O que estava a passar-se era absurdo. Nunca ninguém ficara preso dessa maneira no seu próprio carro, pelo seu próprio carro. Tinha de haver um processo qualquer de sair dali. À força não podia ser. Talvez numa garagem? Não. Como iria explicar? Chamar a polícia? E depois? Juntar-se ia gente, tudo a olhar, enquanto a autoridade evidentemente o puxaria por um braço e pediria ajuda aos presentes, e seria inútil, porque o encosto do banco docemente o prenderia a si. E viriam os jornalista, os fotógrafos, e ele seria mostrado metido no seu carro em todos os jornais do dia seguinte, cheio de vergonha como um animal tosquiado à chuva. Tinha de arranjar outra maneira. Desligou o motor e sem interromper o gesto atirou-se violentamente para fora, como quem ataca de surpresa. Nem um resultado. Feriu-se na testa e na mão esquerda, e a dor causou-lhe uma vertigem que se prolongou, enquanto uma súbita e irreprimível vontade de urinar se expandia, libertando interminável o líquido quente que vertia e escorria entre as pernas para piso do carro. Quando tudo isso sentiu, começou a chorar baixinho, num ganido, miseravelmente, e assim esteve até que um cão, vindo da chuva, veio ladrar-lhe, esquálido e sem convicção, à porta do carro.

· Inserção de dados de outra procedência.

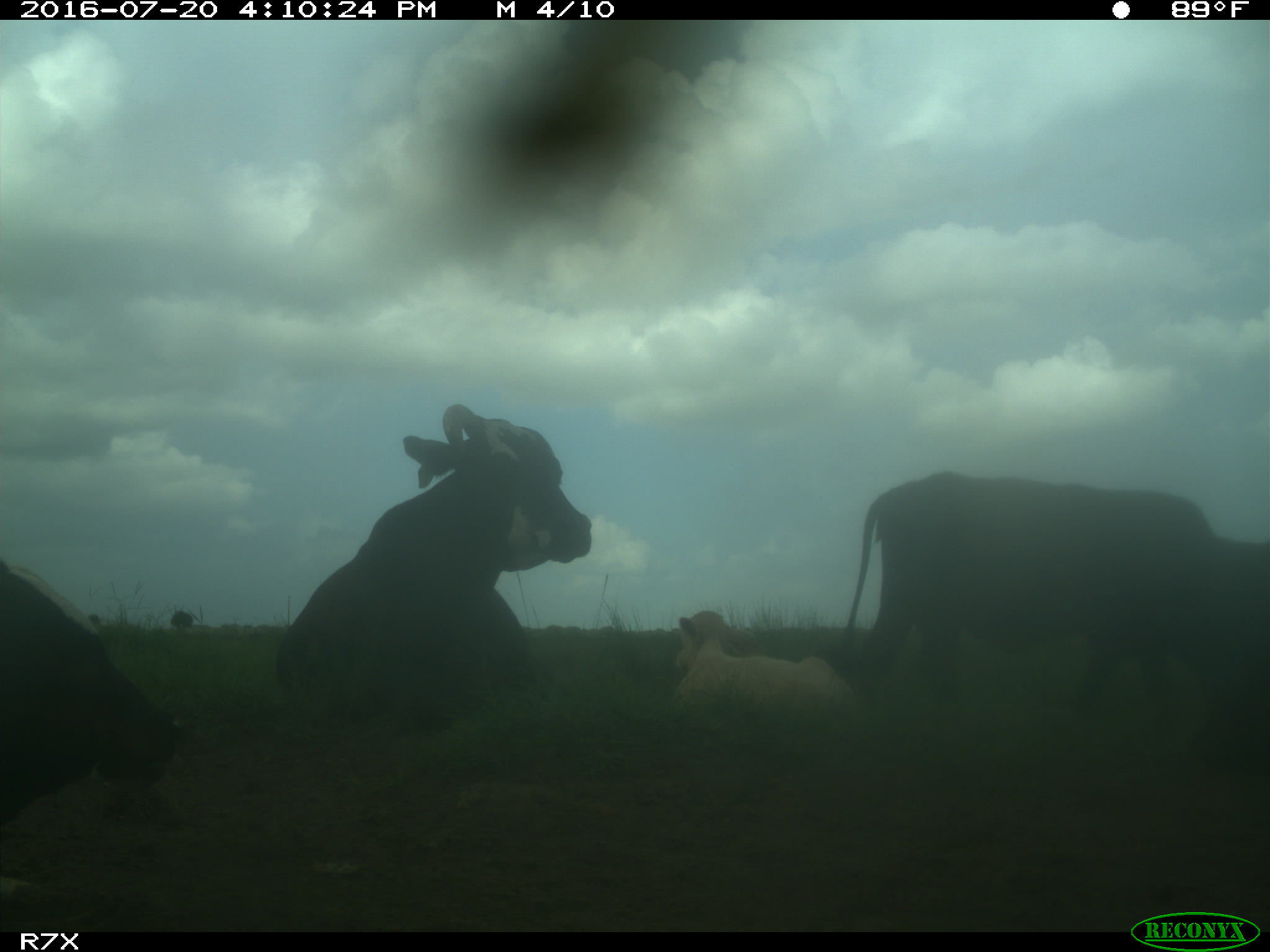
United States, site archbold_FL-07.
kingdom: Animalia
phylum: Chordata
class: Mammalia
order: Artiodactyla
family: Bovidae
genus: Bos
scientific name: Bos taurus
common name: domestic cow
Bos taurus (domestic cow).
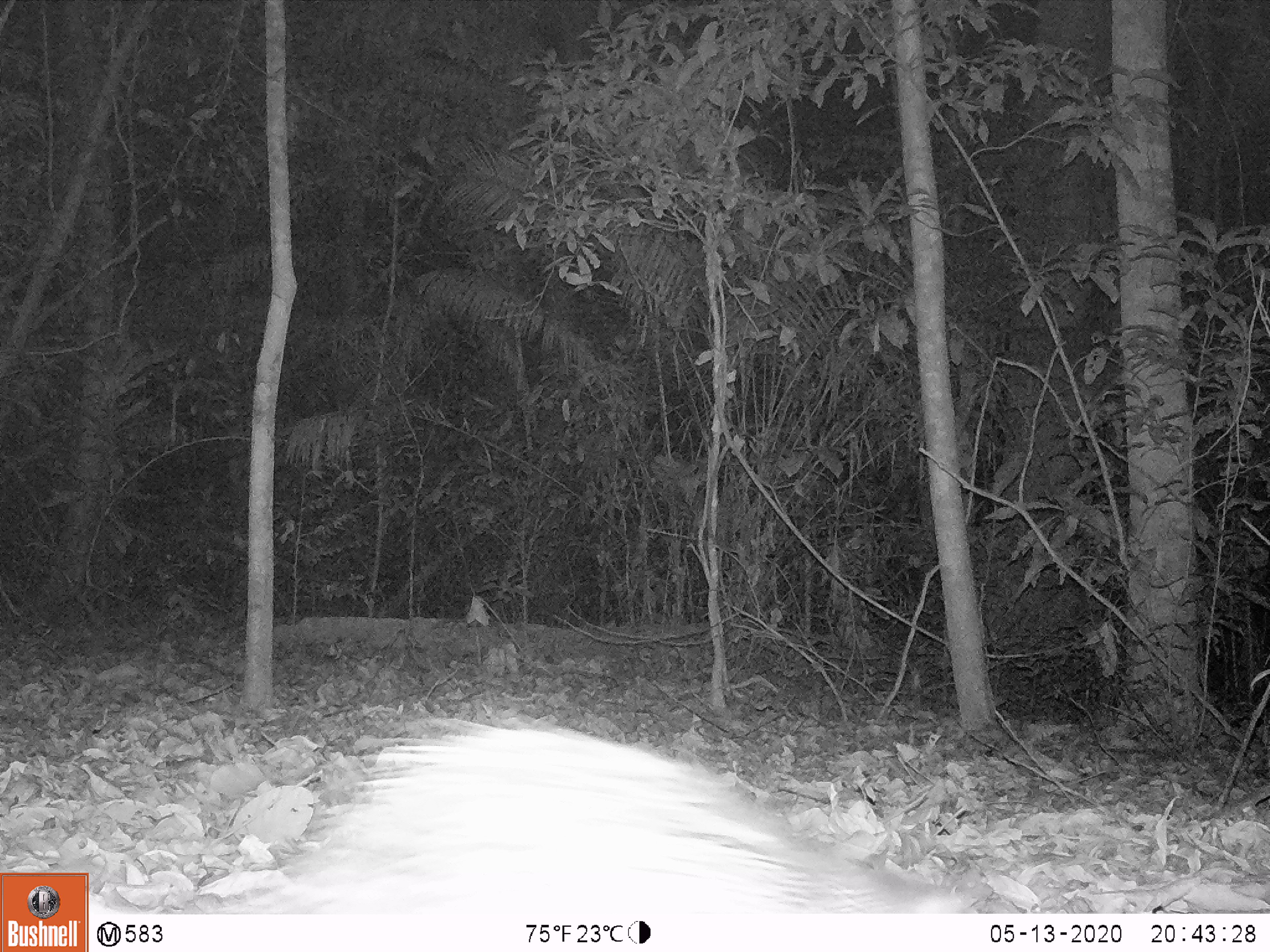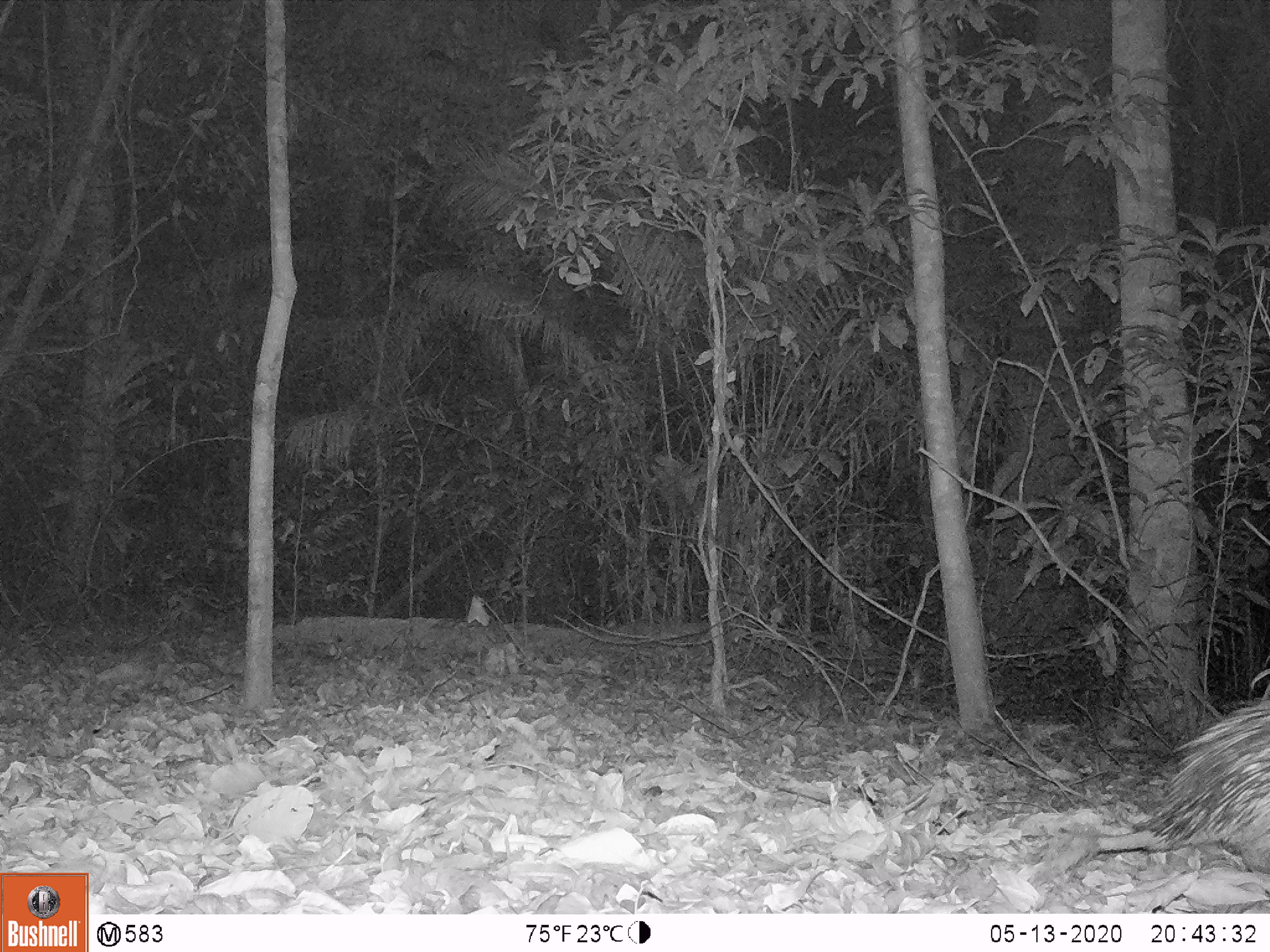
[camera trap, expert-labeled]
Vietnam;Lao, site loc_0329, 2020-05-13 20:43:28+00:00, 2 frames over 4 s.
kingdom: Animalia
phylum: Chordata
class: Mammalia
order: Rodentia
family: Hystricidae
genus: Atherurus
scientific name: Atherurus macrourus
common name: asiatic brush-tailed porcupine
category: asiatic brush tailed porcupine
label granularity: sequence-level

Embraiou devagar, com os movimentos pesados de um sonho de cavernas, e avançou pela azinhaga fazendo força para não pensar, para não deixar que a situação se lhe figurasse num entendimento. De um modo vago sabia que teria de procurar alguém que o ajudasse. Mas quem poderia ser? Não queria assustar a mulher, mas não restava outro remédio. Talvez ela conseguisse. Ao menos não se sentiria tão desgraçadamente sozinho.
Voltou a entrar na cidade, atento aos sinais, sem movimentos bruscos no assento, como se quisesse apaziguar os poderes que o prendiam. Passavam das duas horas e o dia escurecera muito. Viu três bombas de gasolina, mas o carro não reagiu. Todas tinham o letreiro de “esgotado”. À medida que penetrava na cidade, ia vendo automóveis abandonados em posições anormais, com os triângulos vermelhos colocados na janela de trás, sinal que noutras ocasiões seria de avaria, mas que significava, agora, quase sempre, falta de gasolina. Por duas vezes viu grupos de homens a empurrar automóveis para cima dos passeios, com grandes gestos de irritação, debaixo da chuva que não parara ainda.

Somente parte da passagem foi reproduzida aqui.